Extract Human-like Scene Representations
Exploit the strengths of the human vision system to obtain the natural responses to images. In this regard, the following approaches can be considered:
  1. Gist of the Scene: Humans interpret the meaning of a scene within ~200 ms of its presentation to the retina, provided the eye fixations or exposures to a new scene are separated by a gap of a few milliseconds. This initial scene representation has been called as the "gist of a scene" [5].

    Observe the images from left-to-right: Looking at the left image gives an interpretation of the scene as a roadway with buildings alongside and cars on the road. Note that the top part in the blurred image, which gives an impression of buildings, is instead blended with cabinets from a kitchen (see the image on right side). False interpretations of the scene do not suggest the failure of a human vision system. This observation rather strengthens the fact that the perceptual formation of a scene is described by the global context. The structural layout of a scene can be characterized by global attributes (e.g. degree of naturalness, openness, etc.) and thus avoid the overhead of fine-grained image analysis [4].



    To obtain the gist features, the energy spectrum of an image is sampled using a set of Gaussian functions at different scales and orientations. Degree of expansion: horizontally dominant (a) power spectrum. Degree of naturalness: vertically dominant (c) or isotropic (e) power spectrum. Degree of openness: oblique shape (d) power spectrum represent the scenes with several boundary elements, and thus indicate lesser degree of openness.

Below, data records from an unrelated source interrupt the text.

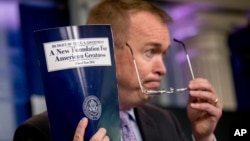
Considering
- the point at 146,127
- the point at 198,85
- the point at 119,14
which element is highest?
the point at 119,14

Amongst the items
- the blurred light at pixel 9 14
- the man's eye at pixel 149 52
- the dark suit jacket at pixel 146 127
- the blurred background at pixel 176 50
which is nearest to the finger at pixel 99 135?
the dark suit jacket at pixel 146 127

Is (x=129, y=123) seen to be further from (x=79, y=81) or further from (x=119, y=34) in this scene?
(x=79, y=81)

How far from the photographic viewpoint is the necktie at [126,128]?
1.48 meters

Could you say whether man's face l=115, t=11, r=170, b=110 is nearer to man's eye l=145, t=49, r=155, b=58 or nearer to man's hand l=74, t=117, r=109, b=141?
man's eye l=145, t=49, r=155, b=58

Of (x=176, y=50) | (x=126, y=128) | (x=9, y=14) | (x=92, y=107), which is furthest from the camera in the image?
(x=176, y=50)

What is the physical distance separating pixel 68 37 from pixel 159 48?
1.43 feet

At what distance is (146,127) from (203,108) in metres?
0.25

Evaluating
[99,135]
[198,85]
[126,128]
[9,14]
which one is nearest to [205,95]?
[198,85]

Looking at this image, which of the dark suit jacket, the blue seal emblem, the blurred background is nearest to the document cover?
the blue seal emblem

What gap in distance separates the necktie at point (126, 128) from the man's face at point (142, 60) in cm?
4

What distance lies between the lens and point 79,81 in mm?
1084

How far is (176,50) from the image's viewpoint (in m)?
3.13

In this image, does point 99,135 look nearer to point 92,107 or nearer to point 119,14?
point 92,107

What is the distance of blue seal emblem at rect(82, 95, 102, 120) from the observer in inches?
42.7
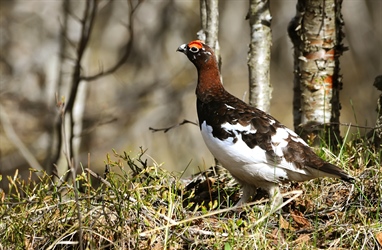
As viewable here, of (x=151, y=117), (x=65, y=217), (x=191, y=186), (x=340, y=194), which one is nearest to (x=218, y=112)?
(x=191, y=186)

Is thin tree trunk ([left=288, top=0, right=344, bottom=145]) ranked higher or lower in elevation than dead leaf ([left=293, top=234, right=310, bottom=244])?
higher

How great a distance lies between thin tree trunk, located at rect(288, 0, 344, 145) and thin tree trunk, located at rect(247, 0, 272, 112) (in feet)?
0.97

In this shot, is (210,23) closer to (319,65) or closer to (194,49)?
(194,49)

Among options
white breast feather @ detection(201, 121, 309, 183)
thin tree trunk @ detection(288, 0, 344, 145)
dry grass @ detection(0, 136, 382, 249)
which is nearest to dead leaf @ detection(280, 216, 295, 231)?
dry grass @ detection(0, 136, 382, 249)

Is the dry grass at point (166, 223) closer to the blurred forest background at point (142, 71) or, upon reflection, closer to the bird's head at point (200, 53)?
the bird's head at point (200, 53)

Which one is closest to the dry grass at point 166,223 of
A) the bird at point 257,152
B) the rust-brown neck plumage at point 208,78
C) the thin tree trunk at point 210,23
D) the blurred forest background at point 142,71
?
the bird at point 257,152

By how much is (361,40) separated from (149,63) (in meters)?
3.72

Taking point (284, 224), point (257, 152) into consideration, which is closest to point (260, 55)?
point (257, 152)

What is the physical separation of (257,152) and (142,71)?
882 cm

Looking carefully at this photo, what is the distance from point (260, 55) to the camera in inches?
225

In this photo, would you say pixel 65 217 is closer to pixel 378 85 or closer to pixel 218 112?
pixel 218 112

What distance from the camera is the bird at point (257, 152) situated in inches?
180

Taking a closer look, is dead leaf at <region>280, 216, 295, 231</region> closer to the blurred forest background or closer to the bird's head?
the bird's head

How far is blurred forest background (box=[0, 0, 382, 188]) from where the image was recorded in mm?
12664
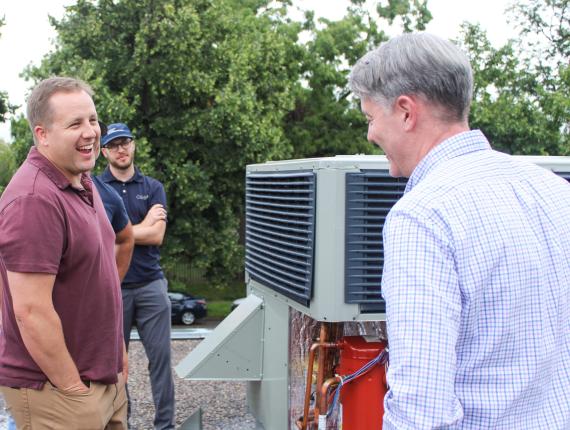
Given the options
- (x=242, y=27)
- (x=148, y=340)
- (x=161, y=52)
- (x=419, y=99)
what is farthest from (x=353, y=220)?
(x=242, y=27)

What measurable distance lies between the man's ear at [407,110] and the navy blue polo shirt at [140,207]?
3.19 metres

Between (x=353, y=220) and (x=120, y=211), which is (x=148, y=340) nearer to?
(x=120, y=211)

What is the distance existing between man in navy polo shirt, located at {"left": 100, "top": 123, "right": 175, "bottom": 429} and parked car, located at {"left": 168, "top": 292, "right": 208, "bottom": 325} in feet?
52.3

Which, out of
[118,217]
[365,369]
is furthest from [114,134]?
[365,369]

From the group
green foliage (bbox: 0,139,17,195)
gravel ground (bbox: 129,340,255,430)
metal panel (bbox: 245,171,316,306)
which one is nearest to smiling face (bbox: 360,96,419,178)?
metal panel (bbox: 245,171,316,306)

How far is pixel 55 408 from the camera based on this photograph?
2.50m

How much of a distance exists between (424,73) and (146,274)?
10.8 ft

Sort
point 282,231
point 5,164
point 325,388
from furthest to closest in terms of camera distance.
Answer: point 5,164 → point 282,231 → point 325,388

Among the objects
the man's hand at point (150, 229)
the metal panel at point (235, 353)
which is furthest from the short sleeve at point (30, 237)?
the man's hand at point (150, 229)

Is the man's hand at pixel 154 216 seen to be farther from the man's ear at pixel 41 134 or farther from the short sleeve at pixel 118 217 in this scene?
the man's ear at pixel 41 134

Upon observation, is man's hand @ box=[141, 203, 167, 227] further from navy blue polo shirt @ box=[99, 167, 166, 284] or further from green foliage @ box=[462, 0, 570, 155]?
green foliage @ box=[462, 0, 570, 155]

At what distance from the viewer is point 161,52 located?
51.5 feet

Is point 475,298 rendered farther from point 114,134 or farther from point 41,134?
point 114,134

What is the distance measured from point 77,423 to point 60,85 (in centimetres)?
122
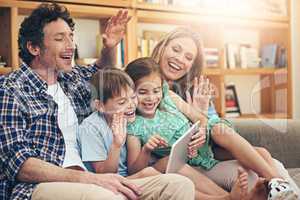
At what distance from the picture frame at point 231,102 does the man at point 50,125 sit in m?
1.12

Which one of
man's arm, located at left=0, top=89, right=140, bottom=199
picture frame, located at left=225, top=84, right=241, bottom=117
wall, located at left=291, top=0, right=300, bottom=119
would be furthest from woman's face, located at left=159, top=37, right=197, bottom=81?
wall, located at left=291, top=0, right=300, bottom=119

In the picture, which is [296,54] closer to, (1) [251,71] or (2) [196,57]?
(1) [251,71]

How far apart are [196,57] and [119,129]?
41 centimetres

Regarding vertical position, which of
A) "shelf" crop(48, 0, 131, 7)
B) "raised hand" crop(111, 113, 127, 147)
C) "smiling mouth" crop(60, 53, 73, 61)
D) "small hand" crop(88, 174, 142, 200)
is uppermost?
"shelf" crop(48, 0, 131, 7)

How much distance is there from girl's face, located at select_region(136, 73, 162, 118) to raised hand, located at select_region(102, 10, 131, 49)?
173 millimetres

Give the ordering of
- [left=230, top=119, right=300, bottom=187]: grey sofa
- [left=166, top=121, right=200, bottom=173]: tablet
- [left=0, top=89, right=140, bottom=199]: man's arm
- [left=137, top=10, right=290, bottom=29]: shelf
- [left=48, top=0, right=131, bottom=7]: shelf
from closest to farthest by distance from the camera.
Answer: [left=0, top=89, right=140, bottom=199]: man's arm
[left=166, top=121, right=200, bottom=173]: tablet
[left=230, top=119, right=300, bottom=187]: grey sofa
[left=48, top=0, right=131, bottom=7]: shelf
[left=137, top=10, right=290, bottom=29]: shelf

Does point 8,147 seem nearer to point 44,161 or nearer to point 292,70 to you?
point 44,161

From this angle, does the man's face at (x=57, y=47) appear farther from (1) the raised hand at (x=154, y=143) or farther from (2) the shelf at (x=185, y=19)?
(2) the shelf at (x=185, y=19)

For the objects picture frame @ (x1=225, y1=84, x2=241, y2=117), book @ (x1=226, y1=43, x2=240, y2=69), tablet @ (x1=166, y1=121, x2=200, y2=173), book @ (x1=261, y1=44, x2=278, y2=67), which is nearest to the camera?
tablet @ (x1=166, y1=121, x2=200, y2=173)

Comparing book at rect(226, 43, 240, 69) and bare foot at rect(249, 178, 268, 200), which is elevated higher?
book at rect(226, 43, 240, 69)

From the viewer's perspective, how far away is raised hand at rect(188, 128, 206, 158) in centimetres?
166

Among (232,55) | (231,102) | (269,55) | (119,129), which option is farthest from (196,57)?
(269,55)

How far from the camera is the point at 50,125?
1.49 metres

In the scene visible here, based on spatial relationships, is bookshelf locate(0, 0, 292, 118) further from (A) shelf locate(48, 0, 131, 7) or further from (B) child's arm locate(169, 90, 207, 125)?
(B) child's arm locate(169, 90, 207, 125)
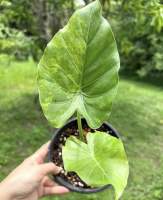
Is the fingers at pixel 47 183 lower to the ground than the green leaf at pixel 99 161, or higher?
lower

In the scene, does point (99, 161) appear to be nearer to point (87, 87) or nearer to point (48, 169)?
point (87, 87)

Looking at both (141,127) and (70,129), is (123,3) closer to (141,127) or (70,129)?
(141,127)

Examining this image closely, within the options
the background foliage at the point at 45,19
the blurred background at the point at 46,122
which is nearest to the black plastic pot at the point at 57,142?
the blurred background at the point at 46,122

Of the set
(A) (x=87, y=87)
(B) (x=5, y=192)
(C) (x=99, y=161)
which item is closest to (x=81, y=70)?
(A) (x=87, y=87)

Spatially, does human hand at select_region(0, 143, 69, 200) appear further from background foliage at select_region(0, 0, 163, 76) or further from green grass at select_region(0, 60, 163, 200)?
background foliage at select_region(0, 0, 163, 76)

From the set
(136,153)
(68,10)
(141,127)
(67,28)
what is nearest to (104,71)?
(67,28)

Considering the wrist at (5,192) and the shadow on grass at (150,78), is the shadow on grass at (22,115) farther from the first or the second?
the shadow on grass at (150,78)

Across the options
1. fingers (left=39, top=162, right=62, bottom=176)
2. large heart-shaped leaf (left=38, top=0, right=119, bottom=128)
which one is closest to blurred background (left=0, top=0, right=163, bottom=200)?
fingers (left=39, top=162, right=62, bottom=176)

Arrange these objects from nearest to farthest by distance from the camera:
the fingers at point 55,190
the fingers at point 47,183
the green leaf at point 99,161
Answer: the green leaf at point 99,161 < the fingers at point 55,190 < the fingers at point 47,183
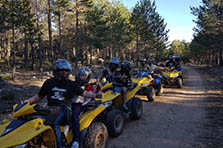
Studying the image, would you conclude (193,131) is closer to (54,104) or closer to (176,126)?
(176,126)

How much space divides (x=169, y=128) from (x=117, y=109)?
67.7 inches

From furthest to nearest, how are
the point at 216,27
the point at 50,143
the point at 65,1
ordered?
the point at 216,27
the point at 65,1
the point at 50,143

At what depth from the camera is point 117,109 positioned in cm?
586

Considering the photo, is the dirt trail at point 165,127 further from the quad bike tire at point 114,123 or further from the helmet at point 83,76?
the helmet at point 83,76

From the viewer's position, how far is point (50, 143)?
3266 millimetres

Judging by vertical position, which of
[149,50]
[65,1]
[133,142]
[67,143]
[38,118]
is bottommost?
[133,142]

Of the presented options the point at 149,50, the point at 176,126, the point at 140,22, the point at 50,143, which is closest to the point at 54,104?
the point at 50,143

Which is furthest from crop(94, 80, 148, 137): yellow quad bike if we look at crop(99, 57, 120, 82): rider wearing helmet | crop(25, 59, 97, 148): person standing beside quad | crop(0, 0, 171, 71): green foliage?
crop(0, 0, 171, 71): green foliage

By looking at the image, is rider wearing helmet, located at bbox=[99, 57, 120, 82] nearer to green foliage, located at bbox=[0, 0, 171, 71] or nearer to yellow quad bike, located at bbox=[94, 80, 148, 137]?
yellow quad bike, located at bbox=[94, 80, 148, 137]

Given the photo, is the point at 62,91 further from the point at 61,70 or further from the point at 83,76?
the point at 83,76

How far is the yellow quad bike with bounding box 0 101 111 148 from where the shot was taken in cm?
283

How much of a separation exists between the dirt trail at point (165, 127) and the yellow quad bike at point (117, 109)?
0.25 m

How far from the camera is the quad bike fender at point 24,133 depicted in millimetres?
2710

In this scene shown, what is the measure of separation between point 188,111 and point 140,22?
33553mm
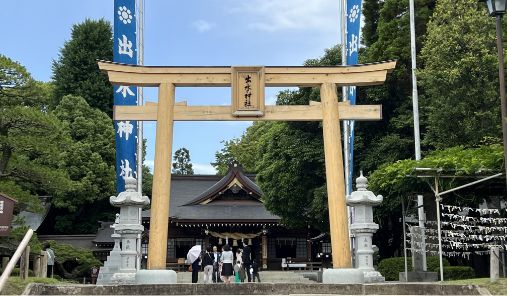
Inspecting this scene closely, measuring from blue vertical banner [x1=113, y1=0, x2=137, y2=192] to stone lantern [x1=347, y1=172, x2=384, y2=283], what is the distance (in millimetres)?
6864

  2. Convolution neural networks (ConvNet): The training of ConvNets is used to obtain representations that are robust to illumination, appearance and viewpoint changes [6].
Learning Representations of Places
The formation of spatial memory in brain is governed by cells that show competitive behavior to learn the input, while inhibiting the activity of topologically farther neurons. To model a similar behavior, a modified version of growing self-organizing map (GSOM) has been proposed [7]. Such a system offers a robust solution to place recognition (i.e. loop-closure detection).


Search Optimization
The growing size of the learned representation imposes demands for fast searching algorithms. In this respect, several search optimization methods are in consideration, e.g., locality sensitive hashing, tree structures, approximate nearest neighbor, etc. Moreover, the research also focuses on stochastic methods for learning optimal parameters settings, such as Bayesian optimization, etc.

References

1. Milford, M., & Wyeth, G. (2008). Mapping a Suburb with a Single Camera Using a Biologically Inspired SLAM System. In: IEEE Transactions on Robotics.
2. Cummins, M., and Newman, P. (2011). Appearance-only SLAM at Large Scale with FAB-MAP 2.0. In: International Journal of Robotics Research (IJRR).
3. Kazmi, S. M. A. M., and Mertsching, B. (2016a). Gist+RatSLAM: An Incremental Bio-inspired Place Recognition Front-end for RatSLAM. In: 9th International Conference on Bio-inspired Information and Communications Technologies (BICT).
4. Oliva, A., and Torralba, A. (2001). Modeling the Shape of the Scene: A Holistic Representation of the Spatial Envelope. International Journal of Computer Vision (IJCV).
5. Oliva, A. (2005). Gist of the Scene. In: Neurobiology of Attention.
6. Zhou, B., et al. (2017). Places: A 10 Million Image Database for Scene Recognition. In: IEEE Transaction on Pattern Analysis and Machine Intelligence.
7. Kazmi, S. M. A. M., and Mertsching, B. (2016b). Simultaneous Place Learning and Recognition for Real-time Appearance-based Mapping. In: IEEE/RSJ International Conference on Intelligent Robots and Systems (IROS).